Через часок живот грозно урчит, даже Платон, снизошедший с коробочной башни мне под бок, открывает один глаз и с презрением на меня косится. Мой организм — гнусный разрушитель моего образа сильной и независимой. Если раскидываю руки во сне и громко храплю, значит, хорошенько наклюкалась накануне. Если живот урчит так, что стены трясутся, значит, последние сутки ничего толком не ела. Как вчера, например, когда весь день крючилась от боли.

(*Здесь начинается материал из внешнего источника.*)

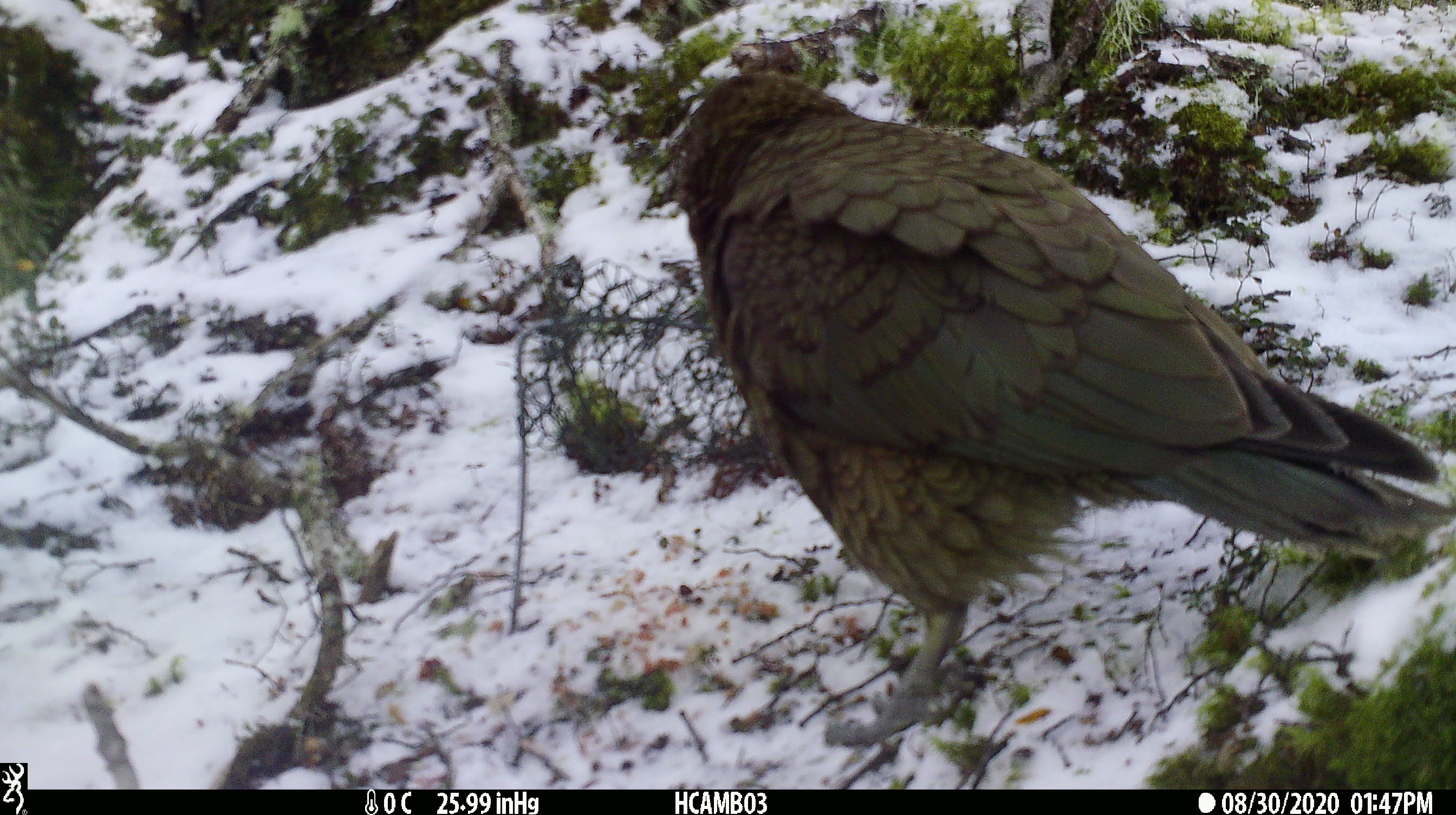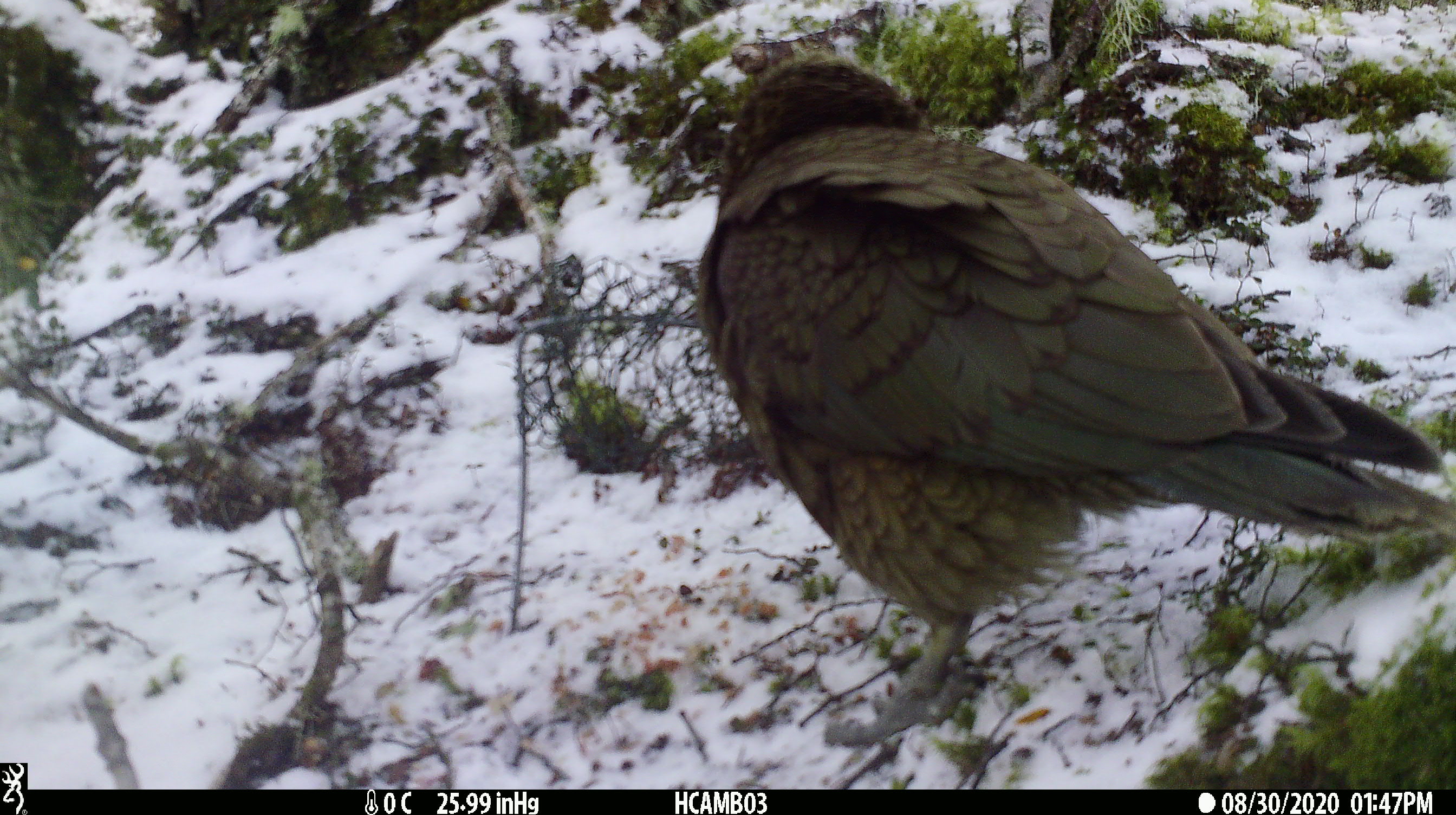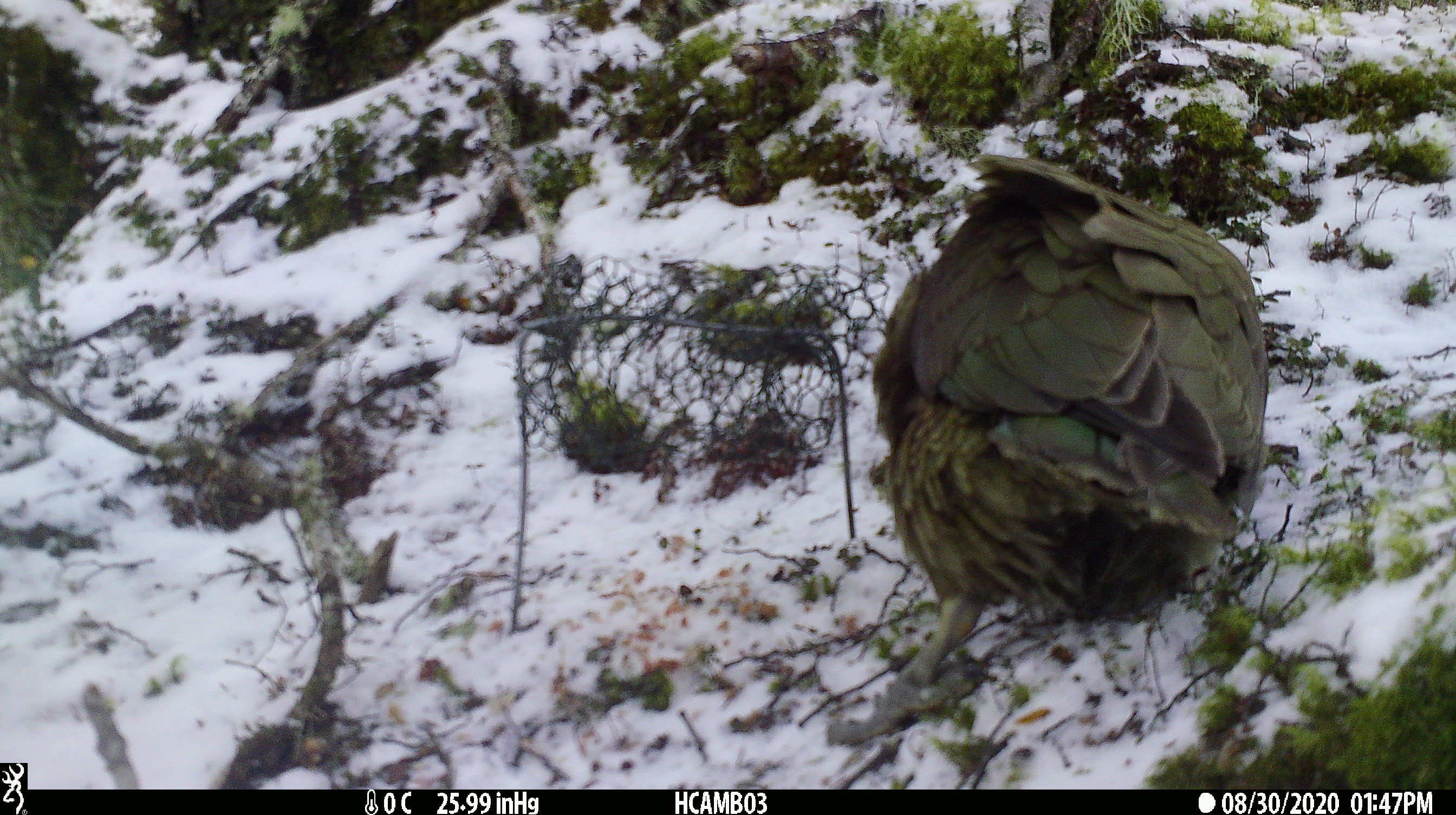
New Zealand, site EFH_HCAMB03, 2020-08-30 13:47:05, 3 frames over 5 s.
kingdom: Animalia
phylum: Chordata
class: Aves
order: Psittaciformes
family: Strigopidae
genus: Nestor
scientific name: Nestor notabilis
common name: kea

Шепчу Платону «Простите-извините», сползаю с дивана и иду покорять кухню. В холодильнике жестянки с энергетиками, банка консервированного горошка, половинка лимона и заветрившиеся куски позавчерашней пиццы — и этот человек ещё хмыкал, глядя в мой пустой холодильник! — и я осторожно сую нос в кухонные шкафы в надежде найти упаковку крекеров или ещё какой-нибудь быстрый перекус. Среди не особо вдохновляющих контейнеров с крупами и баночек со специями мне попадается набор юного кондитера: открытый пакет муки, разнообразные посыпки, шоколад в каллетах, всякие миндальные лепестки и кокосовые стружки, а также лопатки-скалки-формочки. Веселюсь, представляя растрёпанного Петра, месящего тесто, но тут же быстро соображаю, что могу использовать муку по назначению. Оладушки! Я же королева оладушек! От момента, как я начинаю хотеть их, до момента, как я съедаю последний, проходит не больше пятнадцати минут, а это быстрее, чем бежать в макдак. И даже отсутствие яиц и традиционного для крестьянских рецептов прокисшего кефира не помеха.